【第24話:かばでぃと帰国子女】
僕の家で『兎丸の成績向上委員会』もとい『皆でピザを味わって食す会』が行われてから数日。
今日は中間テストの最終日。
その、最後の科目の試験の終わりを告げるチャイムの音が、今、教室に鳴り響いていた。
「あぁ~、やっと終わったよ~……」
僕がそう言って伸びをすると、一瞬、キツイ視線が飛んでくるのを感じるが、これでもまだだいぶんマシになった方だろう。

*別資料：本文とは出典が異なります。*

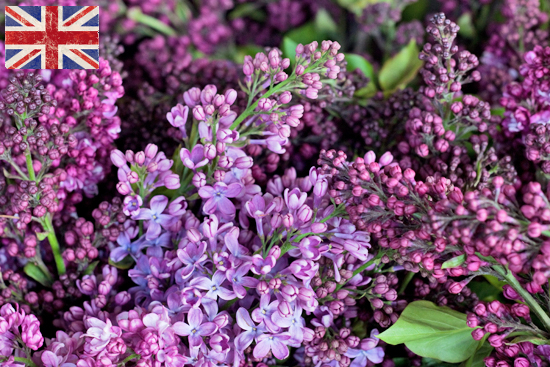British Lilac at New Covent Garden Flower Market March 2016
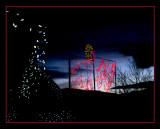 denver_christmas_lights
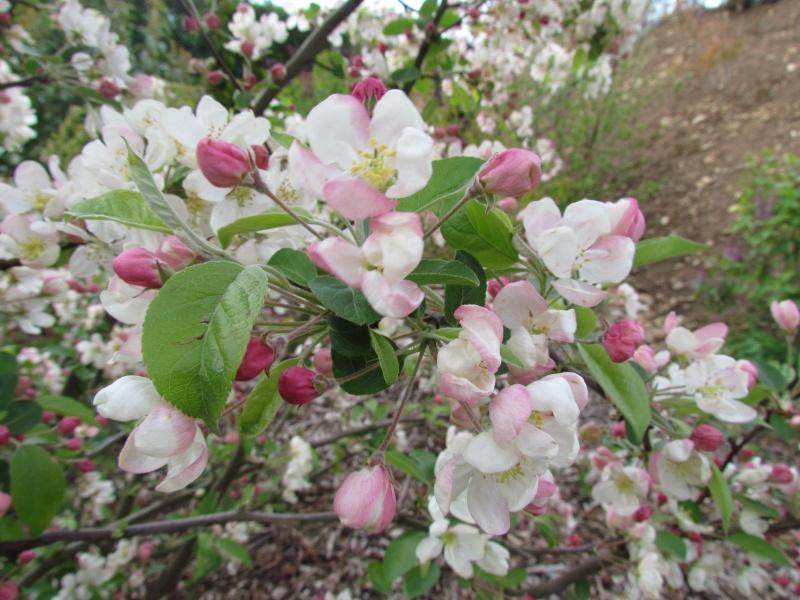 toutes les fleurs de couleur blanche  943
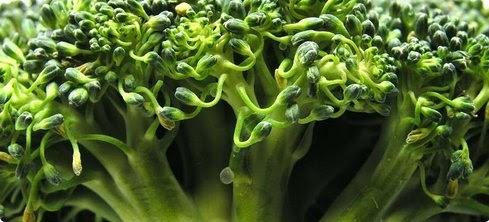 Ljekovito bilje i ljekovite trave folna kiselina uva srce for Folna kiselina u tabletama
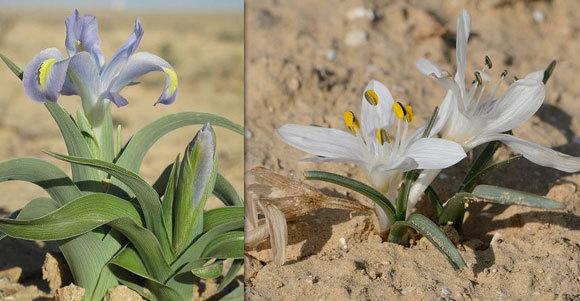 שני צמחים חדשים למדע שגילה קושניר  ונקראו לימים על שמו: סתוונית טוביה (מימין) ואירוס טוביה. | ויקיפדיה, Gideon Pisanty, אורי פרגמן-ספיר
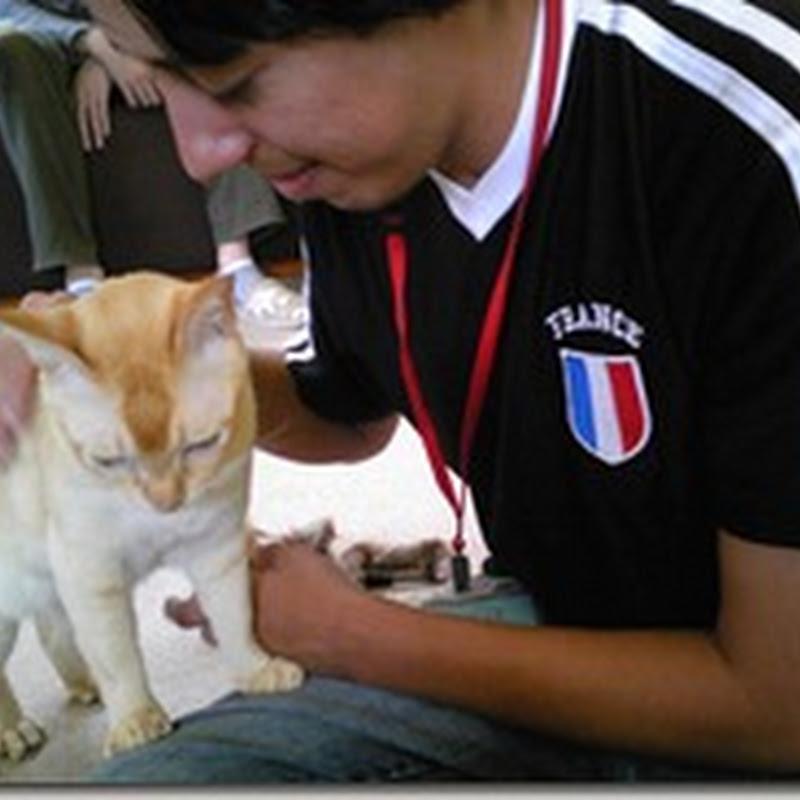 Tienda de gato, 猫の店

貴宝院さんとの交流を隠さないようになってからというもの、かなりの陰口をたたかれていたし、僕一人でいるときなど、あからさまに聞こえるような声で、あること無いこと悪口を言われたりもしたしね。
それを考えると、今はきつい視線を向けられる程度なので、だいぶんマシになったと言ってもいいだろう。
ちなみに正は、単純に怖いから論外なのだけれど、それ以前に、あいつは女子はともかく、男子には意外と人気があって人望もある。
さらに小岩井などは、そもそも皆に好かれていて、貴宝院さんほどではないにしても、近い扱いを受けていたので、貴宝院さんと仲良くしていても最初から普通に受け入れられていた。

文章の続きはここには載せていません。